Texto fornecido »
=====
Temporários estão sem rescisão
A demora para o acerto das verbas rescisórias aflige outro grupo de mais de 30 trabalhadores que foram contratados temporariamente para atuar como agente de atendimento ao público em postos de saúde do município. A contratação foi feita por meio do edital 288, lançado em janeiro de 2016, e tinha vigência até abril deste ano. No entanto, conforme o relato do grupo, a Secretaria de Saúde teria solicitado a permanência dos profissionais após este prazo. No segundo semestre, eles começaram a ser dispensados, mas até agora não receberam os direitos trabalhistas.
De acordo com uma profissional, que preferiu não se identificar, após a aprovação no processo seletivo nenhum documento foi assinado. “Busquei orientação com um advogado que me disse que sem esse contrato, a situação fica bem difícil. A orientação no Sindicato dos Servidores Públicos (Sinserpu) é para que procuremos o Ministério do Trabalho. Nós estamos indo de um lado para o outro para tentar receber o que é de nosso direito. É uma sensação de total desamparo.” Segundo ela, nos contatos feitos diretamente com a Secretaria de Saúde, a informação é que “não há previsão para o pagamento”.
Outra trabalhadora diz que as demissões foram feitas de forma repentina. “No meu caso, ligaram para o posto onde eu trabalhava e me disseram para não ir no dia seguinte. Há pessoas que foram dispensadas por WhatsApp”, relata. “A informação era que eu não precisaria ir até à Secretaria de Saúde, pois o pagamento seria depositado em conta, e eu deveria aguardar. Saí em outubro e estou esperando até agora”, lamenta. “Estou contando com a ajuda da minha família para pagar as contas e já pedi cesta básica na igreja. A minha situação só não é pior porque tenho casa própria. Há colegas que estão com dificuldades maiores, passando aperto para pagar aluguel, luz e fazer supermercado.”
=====
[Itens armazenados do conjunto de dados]
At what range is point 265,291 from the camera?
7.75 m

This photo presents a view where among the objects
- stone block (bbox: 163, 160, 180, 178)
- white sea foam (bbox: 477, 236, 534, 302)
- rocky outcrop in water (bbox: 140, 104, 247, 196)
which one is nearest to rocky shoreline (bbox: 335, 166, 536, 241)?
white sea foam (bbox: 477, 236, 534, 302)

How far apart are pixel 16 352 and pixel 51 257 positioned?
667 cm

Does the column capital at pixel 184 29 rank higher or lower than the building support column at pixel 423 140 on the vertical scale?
=====
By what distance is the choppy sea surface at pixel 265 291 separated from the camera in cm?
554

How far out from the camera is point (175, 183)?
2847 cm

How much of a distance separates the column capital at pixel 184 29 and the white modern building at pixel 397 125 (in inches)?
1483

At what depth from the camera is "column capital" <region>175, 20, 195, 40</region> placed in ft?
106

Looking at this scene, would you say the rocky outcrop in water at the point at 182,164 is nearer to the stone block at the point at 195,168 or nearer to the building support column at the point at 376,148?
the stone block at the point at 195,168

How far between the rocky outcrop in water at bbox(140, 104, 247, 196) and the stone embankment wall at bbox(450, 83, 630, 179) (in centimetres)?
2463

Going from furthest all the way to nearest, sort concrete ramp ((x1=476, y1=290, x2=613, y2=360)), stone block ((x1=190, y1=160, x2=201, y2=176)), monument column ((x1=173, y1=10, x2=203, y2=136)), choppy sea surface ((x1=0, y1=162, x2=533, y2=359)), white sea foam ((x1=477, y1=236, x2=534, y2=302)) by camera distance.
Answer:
=====
Exercícios propostos »
a – Resuma em duas frases o texto sobre os trabalhadores temporários.
b – De acordo com o texto sobre os trabalhadores temporários, até quando vigoraria a contratação feita por meio do edital 288?
c – Prossiga o texto sobre os trabalhadores temporários a partir da última frase apresentada.
Os registros não são necessários para a realização das tarefas.

Respostas das tarefas »
a – Mais de 30 trabalhadores contratados temporariamente pelo edital 288 como agentes de atendimento ao público em postos de saúde do município começaram a ser dispensados no segundo semestre e ainda não receberam os direitos trabalhistas. Segundo os relatos, as demissões foram repentinas, a Secretaria de Saúde informa que não há previsão para o pagamento e há colegas com dificuldades para pagar aluguel, luz e supermercado.

b – Até abril deste ano.

c –
Para outra trabalhadora, a espera pelo pagamento acontece desde setembro. “Nós estamos muito desamparados. É uma situação cruel o que estão fazendo. Quando precisaram manter o nosso trabalho, nós ficamos. Depois fomos dispensados sem a menor consideração. Não foi nada conversado, não temos expectativa para o pagamento e não tivemos nossos contratos assinados.” Ela diz ter ocorrido uma série de irregularidades durante o período de contratação. “Eu fazia trabalho de farmacêutica, apesar de não ter essa formação e não ter sido contratada para isso. Já passei, mais de uma vez, pelo constrangimento de receber a notificação do Conselho Regional de Farmácia.”
“Precariedade”
O presidente do Sindicato dos Servidores Públicos (Sinserpu), Amarildo Romanazzi, afirma estar ciente da situação. “O sindicato repudia veemente essa atitude cruel por parte da Prefeitura. Por isso, somos contrários à contratação temporária. Os trabalhadores são submetidos à precariedade, mas como não assinam contrato fica muito difícil garantir um respaldo jurídico. Infelizmente, não temos o que fazer, e cabe a eles acionarem o Ministério do Trabalho.” Amarildo afirma que o problema não é restrito aos contratados como agente de atendimento ao público. “É muito recorrente. No entanto, os trabalhadores só procuram o sindicato ao final do contrato quando tudo já aconteceu. Se nos procurassem quando foram contratados, nós orientaríamos, por exemplo, a não começarem a trabalhar antes da assinatura do contrato.”
Procurada pela Tribuna, a Secretaria de Saúde assegurou que “o pagamento das referidas rescisões será realizado na próxima quarta-feira, 19 de dezembro, reforçando todos os esforços feitos pelo Município diante da grave crise financeira enfrentada decorrente dos atrasos e não repasses de recursos constitucionais pelo Governo do Estado de Minas Gerais”.